Frist, since this data is a timeseries, let’s check the dates to see if there is a pattern.
Date | count |
---|---|
2021-03-26 | 1228 |
2020-11-29 | 113 |
2020-09-06 | 101 |
2020-07-04 | 99 |
2020-07-03 | 93 |
2020-07-02 | 91 |
2020-09-07 | 88 |
2020-07-01 | 87 |
2020-06-30 | 85 |
2020-06-29 | 79 |
From this we see the vast majority of NA occur on 2021-03-26, which is one day before the ending day of the dataset. Thus, we can conclude that the rows for second to last day have been created for data input but have not updated by the time of data procurement. Thus, removing the last two days from the dataset will reduce potential error and will not affect analysis of mobility on COVID-19 rates from January 2020 to March 2021. Now to get the total number of days in the dataset.
## Time difference of 428 days
Here we can see that there are 428 total days in the dataset so, lets narrow down the search to counties with > 10% of missing data. (10% is chosen because 90% of available data could still provide accurate insights for trips data) here is a sample:
State | County | n |
---|---|---|
AK | Aleutians East Borough | 62 |
AK | Bristol Bay Borough | 353 |
AK | Haines Borough | 101 |
AK | Lake and Peninsula Borough | 295 |
AK | Skagway Municipality | 141 |
AK | Yakutat City and Borough | 395 |
There are 22 counties with high rates of NA values. Thus, these are the counties that could be most problematic when analyzing at a county scale. So, lets save the data frame of these top NA violators for future reference when further micro analysis is desired within these areas.
Now to consider, would the NA values from certain counties affect State level analysis? To find out let’s plot the states with county NA values.

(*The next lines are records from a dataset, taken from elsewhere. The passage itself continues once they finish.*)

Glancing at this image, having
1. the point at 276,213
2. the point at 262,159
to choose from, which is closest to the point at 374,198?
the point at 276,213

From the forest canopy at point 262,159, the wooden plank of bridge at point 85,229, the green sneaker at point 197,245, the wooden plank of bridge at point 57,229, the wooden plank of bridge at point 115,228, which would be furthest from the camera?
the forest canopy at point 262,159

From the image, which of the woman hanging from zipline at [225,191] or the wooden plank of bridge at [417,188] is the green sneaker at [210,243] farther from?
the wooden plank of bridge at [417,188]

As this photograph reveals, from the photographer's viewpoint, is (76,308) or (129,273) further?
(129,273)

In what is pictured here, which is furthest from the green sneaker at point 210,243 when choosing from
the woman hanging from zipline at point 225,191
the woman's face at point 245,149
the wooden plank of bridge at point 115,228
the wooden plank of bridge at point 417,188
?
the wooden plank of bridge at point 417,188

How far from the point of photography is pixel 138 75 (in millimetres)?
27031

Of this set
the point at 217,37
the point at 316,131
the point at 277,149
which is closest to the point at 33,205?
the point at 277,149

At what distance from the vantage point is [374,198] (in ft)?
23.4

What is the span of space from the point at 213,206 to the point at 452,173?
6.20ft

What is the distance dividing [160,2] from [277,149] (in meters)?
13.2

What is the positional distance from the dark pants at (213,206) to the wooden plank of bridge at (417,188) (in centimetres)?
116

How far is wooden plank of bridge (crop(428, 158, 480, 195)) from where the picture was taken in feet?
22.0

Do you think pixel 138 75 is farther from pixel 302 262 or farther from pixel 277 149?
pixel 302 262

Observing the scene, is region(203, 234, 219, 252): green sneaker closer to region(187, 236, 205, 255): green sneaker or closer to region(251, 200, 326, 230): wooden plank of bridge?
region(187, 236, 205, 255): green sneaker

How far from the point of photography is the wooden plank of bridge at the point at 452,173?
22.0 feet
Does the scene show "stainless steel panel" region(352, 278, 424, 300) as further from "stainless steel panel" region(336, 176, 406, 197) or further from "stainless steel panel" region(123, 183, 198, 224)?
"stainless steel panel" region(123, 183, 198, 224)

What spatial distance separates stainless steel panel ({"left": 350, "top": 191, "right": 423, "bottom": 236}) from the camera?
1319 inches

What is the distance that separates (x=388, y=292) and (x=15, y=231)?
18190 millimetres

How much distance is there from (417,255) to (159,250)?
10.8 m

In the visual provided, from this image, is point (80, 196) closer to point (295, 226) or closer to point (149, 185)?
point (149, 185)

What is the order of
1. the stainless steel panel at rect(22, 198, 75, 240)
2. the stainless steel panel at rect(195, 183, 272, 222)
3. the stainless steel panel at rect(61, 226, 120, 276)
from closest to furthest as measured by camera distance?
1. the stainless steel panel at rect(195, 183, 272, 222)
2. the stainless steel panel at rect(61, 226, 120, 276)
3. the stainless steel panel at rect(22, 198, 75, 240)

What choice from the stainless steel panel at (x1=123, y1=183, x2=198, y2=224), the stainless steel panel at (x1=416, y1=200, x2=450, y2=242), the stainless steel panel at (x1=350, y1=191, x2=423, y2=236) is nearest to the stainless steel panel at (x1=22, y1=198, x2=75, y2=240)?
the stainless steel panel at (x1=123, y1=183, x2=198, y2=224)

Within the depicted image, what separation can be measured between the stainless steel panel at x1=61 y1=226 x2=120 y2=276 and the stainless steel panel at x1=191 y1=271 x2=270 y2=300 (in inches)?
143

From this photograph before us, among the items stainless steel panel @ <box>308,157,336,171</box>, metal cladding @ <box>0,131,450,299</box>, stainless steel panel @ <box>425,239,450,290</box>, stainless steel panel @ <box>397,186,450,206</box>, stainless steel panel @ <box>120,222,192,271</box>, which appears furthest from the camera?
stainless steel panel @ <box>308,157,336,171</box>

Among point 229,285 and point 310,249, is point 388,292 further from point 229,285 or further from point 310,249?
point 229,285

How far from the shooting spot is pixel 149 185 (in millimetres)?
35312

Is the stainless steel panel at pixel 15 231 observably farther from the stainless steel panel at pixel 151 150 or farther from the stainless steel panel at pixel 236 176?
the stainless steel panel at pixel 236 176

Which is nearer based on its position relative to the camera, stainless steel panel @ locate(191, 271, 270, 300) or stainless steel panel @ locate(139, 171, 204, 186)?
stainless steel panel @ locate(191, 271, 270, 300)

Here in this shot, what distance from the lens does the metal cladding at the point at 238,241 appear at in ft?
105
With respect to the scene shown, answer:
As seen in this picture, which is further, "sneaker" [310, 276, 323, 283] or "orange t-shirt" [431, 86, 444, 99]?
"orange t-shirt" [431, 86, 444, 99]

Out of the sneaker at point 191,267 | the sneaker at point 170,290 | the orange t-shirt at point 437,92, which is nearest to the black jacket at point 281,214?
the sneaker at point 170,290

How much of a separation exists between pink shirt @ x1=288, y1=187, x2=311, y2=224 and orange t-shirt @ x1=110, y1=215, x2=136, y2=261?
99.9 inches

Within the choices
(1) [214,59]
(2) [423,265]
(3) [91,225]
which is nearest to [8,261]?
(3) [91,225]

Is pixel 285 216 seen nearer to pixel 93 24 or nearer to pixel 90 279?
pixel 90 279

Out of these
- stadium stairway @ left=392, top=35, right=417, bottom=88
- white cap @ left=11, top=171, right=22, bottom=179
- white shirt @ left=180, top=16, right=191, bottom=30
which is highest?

Here we can see the states with the majority of the NA values, lets pick the top 5 (AK, NE, MT, TX, HI) and see how much the NA values might impact the aggregate state values.
We can see by the above stacked bar plot that the NA values account for a negligible amount of total values from each of the top NA states. Thus, the NA values should be of note, but of not much concern when considering total trips by distance for each state.
With this analysis of NA values, the decision to leave the NA rows in the dataset is made for continuity of county timelines.